** start DATA EXTRACT **

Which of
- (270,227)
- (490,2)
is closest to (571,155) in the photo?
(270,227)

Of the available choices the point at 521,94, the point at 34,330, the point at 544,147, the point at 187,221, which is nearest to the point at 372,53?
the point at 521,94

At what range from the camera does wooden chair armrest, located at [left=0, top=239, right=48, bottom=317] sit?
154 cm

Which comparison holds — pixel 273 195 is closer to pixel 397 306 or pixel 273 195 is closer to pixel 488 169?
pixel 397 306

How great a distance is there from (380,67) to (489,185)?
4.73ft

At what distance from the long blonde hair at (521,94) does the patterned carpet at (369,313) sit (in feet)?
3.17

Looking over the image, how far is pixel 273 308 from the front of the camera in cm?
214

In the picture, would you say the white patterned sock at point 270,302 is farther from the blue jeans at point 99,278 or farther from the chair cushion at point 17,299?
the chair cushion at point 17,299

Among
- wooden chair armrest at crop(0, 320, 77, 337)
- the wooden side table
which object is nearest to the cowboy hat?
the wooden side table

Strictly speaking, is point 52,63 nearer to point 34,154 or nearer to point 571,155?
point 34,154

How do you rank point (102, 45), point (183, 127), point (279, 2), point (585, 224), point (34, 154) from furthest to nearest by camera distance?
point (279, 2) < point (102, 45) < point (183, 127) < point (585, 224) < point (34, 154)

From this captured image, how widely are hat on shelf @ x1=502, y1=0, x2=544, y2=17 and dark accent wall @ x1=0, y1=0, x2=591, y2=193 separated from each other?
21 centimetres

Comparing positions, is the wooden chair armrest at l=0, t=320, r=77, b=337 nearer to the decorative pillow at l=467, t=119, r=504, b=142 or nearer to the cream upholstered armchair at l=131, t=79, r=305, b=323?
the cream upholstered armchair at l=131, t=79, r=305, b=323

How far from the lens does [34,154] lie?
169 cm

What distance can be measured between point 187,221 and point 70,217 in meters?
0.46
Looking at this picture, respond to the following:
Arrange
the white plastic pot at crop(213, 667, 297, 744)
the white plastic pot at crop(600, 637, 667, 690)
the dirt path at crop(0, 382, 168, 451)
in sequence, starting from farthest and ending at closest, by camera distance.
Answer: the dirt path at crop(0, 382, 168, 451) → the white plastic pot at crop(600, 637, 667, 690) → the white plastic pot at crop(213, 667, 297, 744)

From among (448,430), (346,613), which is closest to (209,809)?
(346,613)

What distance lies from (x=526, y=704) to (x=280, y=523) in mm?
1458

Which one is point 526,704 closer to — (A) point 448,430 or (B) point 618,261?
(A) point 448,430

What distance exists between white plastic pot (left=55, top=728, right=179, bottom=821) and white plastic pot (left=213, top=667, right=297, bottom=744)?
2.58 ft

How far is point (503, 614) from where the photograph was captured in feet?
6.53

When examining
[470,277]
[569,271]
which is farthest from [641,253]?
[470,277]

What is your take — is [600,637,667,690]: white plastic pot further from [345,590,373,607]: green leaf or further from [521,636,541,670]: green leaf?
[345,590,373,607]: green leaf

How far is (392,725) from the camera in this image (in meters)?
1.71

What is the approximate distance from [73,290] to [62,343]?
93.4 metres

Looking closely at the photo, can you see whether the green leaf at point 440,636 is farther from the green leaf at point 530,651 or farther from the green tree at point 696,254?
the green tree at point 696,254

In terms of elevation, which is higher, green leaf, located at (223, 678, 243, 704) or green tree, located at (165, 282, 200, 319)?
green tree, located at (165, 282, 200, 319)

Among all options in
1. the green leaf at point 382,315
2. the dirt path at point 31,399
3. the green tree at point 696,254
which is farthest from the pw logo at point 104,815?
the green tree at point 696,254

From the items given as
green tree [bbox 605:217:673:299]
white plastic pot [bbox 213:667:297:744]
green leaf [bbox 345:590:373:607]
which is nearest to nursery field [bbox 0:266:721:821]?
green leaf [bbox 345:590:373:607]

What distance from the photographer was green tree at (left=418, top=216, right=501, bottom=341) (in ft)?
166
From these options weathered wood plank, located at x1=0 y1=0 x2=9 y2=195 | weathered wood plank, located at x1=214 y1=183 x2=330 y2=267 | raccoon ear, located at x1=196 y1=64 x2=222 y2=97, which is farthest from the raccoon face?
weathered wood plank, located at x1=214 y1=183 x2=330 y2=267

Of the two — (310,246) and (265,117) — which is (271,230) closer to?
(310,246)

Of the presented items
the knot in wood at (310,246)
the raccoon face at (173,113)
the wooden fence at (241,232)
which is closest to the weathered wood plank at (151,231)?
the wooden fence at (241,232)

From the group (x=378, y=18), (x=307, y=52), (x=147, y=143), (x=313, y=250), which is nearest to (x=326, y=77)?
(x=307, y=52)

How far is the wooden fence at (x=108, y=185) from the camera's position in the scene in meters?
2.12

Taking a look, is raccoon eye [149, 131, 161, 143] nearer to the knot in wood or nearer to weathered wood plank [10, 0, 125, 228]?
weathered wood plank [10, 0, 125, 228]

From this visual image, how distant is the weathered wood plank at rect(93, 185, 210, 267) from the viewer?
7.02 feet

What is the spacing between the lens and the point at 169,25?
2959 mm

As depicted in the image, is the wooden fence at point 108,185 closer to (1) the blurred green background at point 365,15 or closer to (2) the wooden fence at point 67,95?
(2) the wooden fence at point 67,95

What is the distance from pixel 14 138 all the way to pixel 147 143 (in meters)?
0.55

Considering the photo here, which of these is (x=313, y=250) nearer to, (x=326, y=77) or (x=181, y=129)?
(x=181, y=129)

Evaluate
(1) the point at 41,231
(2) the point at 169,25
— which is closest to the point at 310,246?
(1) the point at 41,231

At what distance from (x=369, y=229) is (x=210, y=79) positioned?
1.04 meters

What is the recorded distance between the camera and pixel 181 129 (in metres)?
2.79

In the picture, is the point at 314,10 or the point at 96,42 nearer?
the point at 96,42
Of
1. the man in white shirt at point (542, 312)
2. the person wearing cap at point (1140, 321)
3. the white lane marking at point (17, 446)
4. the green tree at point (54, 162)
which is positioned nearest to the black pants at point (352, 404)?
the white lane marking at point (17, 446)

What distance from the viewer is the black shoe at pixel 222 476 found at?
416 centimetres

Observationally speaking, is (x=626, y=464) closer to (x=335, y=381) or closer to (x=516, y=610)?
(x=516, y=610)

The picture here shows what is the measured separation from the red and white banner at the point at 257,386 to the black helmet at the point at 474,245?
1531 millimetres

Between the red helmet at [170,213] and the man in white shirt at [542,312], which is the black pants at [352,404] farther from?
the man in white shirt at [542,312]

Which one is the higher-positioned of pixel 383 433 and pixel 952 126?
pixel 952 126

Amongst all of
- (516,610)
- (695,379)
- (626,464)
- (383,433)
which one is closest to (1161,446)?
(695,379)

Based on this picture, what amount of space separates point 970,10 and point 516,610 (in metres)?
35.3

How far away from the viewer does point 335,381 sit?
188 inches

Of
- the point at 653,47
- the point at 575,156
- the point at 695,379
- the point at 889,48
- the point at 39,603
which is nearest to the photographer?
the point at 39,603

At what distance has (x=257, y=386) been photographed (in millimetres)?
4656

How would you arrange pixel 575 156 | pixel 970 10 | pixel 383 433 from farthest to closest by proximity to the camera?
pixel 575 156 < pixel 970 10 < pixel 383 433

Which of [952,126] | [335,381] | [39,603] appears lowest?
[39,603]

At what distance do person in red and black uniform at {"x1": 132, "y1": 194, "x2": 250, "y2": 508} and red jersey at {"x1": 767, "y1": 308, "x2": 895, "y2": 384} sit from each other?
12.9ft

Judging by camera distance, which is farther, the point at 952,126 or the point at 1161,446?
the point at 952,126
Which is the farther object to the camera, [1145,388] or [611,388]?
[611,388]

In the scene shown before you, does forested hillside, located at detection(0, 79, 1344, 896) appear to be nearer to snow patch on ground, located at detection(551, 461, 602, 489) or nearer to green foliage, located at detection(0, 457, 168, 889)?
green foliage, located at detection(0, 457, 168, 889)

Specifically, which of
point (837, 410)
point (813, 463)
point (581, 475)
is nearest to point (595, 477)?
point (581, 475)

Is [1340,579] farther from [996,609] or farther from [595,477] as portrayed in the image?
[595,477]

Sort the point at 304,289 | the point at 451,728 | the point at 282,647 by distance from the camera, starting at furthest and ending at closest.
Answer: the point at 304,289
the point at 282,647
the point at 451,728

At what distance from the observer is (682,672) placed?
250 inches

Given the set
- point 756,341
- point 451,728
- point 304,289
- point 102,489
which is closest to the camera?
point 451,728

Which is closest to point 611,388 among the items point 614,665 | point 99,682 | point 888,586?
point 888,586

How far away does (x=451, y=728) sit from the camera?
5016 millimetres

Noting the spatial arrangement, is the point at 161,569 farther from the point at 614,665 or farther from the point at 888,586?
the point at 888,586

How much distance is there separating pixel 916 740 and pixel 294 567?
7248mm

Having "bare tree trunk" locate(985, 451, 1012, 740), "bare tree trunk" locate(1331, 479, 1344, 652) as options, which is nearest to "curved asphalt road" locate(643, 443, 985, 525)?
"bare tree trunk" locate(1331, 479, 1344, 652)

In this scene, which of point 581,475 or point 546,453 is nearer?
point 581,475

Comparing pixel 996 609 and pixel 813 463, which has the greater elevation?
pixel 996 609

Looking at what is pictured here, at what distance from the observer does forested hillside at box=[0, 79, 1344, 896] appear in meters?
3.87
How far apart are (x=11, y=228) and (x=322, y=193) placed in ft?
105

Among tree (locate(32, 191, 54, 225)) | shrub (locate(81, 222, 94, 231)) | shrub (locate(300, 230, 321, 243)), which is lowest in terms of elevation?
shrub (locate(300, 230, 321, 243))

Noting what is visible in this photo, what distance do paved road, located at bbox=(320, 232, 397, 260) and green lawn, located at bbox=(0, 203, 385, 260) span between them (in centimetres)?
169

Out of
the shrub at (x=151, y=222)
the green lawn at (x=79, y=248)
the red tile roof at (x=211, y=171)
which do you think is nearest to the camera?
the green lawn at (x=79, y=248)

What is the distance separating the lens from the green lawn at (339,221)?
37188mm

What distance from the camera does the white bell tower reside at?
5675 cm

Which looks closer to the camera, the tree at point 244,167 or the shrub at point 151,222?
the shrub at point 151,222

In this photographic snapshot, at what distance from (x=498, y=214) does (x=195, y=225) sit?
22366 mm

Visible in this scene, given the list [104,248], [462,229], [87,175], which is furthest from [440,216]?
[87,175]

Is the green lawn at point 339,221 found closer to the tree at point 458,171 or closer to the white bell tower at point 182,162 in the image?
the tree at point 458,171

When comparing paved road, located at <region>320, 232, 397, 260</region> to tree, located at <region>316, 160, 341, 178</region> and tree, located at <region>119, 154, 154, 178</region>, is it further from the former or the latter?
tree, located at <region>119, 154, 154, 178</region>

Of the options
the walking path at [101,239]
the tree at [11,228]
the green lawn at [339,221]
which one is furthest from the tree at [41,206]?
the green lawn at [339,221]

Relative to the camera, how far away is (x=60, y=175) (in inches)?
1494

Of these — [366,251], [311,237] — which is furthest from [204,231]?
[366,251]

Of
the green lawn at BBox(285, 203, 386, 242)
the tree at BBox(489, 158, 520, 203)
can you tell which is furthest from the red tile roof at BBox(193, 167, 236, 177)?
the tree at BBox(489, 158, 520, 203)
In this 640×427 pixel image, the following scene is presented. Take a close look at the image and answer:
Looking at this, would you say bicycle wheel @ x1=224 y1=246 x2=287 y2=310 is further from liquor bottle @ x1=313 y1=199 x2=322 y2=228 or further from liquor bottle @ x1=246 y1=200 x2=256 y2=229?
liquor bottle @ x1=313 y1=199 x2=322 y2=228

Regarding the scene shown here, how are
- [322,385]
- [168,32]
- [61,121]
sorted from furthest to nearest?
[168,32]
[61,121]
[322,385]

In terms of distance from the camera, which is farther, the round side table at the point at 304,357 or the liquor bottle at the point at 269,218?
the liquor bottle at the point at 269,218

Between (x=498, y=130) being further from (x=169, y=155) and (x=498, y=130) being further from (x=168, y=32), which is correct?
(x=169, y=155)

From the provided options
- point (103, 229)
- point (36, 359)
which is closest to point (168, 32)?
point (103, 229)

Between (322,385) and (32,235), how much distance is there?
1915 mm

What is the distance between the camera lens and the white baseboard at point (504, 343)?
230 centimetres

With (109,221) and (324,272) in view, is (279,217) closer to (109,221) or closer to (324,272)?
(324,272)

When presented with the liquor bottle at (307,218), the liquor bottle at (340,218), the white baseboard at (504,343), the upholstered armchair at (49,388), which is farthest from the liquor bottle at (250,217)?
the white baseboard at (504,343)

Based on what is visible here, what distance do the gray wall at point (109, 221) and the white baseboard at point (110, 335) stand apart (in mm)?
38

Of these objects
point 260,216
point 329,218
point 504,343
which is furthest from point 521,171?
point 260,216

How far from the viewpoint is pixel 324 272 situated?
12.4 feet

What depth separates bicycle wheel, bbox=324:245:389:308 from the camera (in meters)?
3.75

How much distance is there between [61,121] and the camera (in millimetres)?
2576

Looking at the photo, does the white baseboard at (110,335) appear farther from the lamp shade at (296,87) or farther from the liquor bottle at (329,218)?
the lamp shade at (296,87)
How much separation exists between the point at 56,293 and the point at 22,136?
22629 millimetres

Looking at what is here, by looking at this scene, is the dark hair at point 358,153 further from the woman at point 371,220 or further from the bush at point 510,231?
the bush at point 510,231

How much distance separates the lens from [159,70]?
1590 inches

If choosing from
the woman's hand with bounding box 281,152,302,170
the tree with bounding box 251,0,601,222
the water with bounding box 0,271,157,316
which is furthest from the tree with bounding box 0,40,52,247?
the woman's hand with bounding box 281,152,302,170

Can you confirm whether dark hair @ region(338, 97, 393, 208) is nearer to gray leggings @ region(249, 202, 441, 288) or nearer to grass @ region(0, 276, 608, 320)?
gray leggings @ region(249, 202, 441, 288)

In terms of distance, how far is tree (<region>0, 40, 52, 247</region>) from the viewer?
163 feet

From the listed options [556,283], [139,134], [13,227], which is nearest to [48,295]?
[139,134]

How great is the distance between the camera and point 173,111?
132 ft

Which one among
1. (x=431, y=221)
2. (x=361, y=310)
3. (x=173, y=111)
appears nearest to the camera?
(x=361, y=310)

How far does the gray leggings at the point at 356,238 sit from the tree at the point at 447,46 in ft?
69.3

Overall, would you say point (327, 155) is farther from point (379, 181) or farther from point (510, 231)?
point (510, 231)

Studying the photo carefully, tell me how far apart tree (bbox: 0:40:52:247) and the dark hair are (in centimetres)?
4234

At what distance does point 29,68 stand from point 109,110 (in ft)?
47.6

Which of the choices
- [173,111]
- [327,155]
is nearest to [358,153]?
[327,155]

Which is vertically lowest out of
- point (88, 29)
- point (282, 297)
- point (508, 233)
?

** end DATA EXTRACT **

GIVEN TASK: Can you reproduce, word for word, the material above, starting with the line that contains "Between (322,385) and" and going on through the line that contains "1590 inches", with both of those lines included?

FINISHED TASK:
Between (322,385) and (32,235), how much distance is there?
1915 mm

What is the distance between the camera lens and the white baseboard at point (504, 343)?
230 centimetres

With (109,221) and (324,272) in view, is (279,217) closer to (109,221) or closer to (324,272)?
(324,272)

When presented with the liquor bottle at (307,218), the liquor bottle at (340,218), the white baseboard at (504,343), the upholstered armchair at (49,388), which is farthest from the liquor bottle at (250,217)?
the white baseboard at (504,343)

Based on what is visible here, what distance do the gray wall at point (109, 221) and the white baseboard at point (110, 335) stand apart (in mm)?
38

Of these objects
point 260,216
point 329,218
point 504,343
which is furthest from point 521,171?
point 260,216

How far from the viewpoint is pixel 324 272 situated?
12.4 feet

What depth separates bicycle wheel, bbox=324:245:389:308 from the camera (in meters)?
3.75

How much distance is there between [61,121] and the camera (in millimetres)?
2576

Looking at the photo, does the white baseboard at (110,335) appear farther from the lamp shade at (296,87) or farther from the liquor bottle at (329,218)?
the lamp shade at (296,87)
How much separation exists between the point at 56,293 and the point at 22,136?
22629 millimetres

Looking at what is here, by looking at this scene, is the dark hair at point 358,153 further from the woman at point 371,220 or further from the bush at point 510,231?
the bush at point 510,231

How much distance separates the lens from [159,70]?
1590 inches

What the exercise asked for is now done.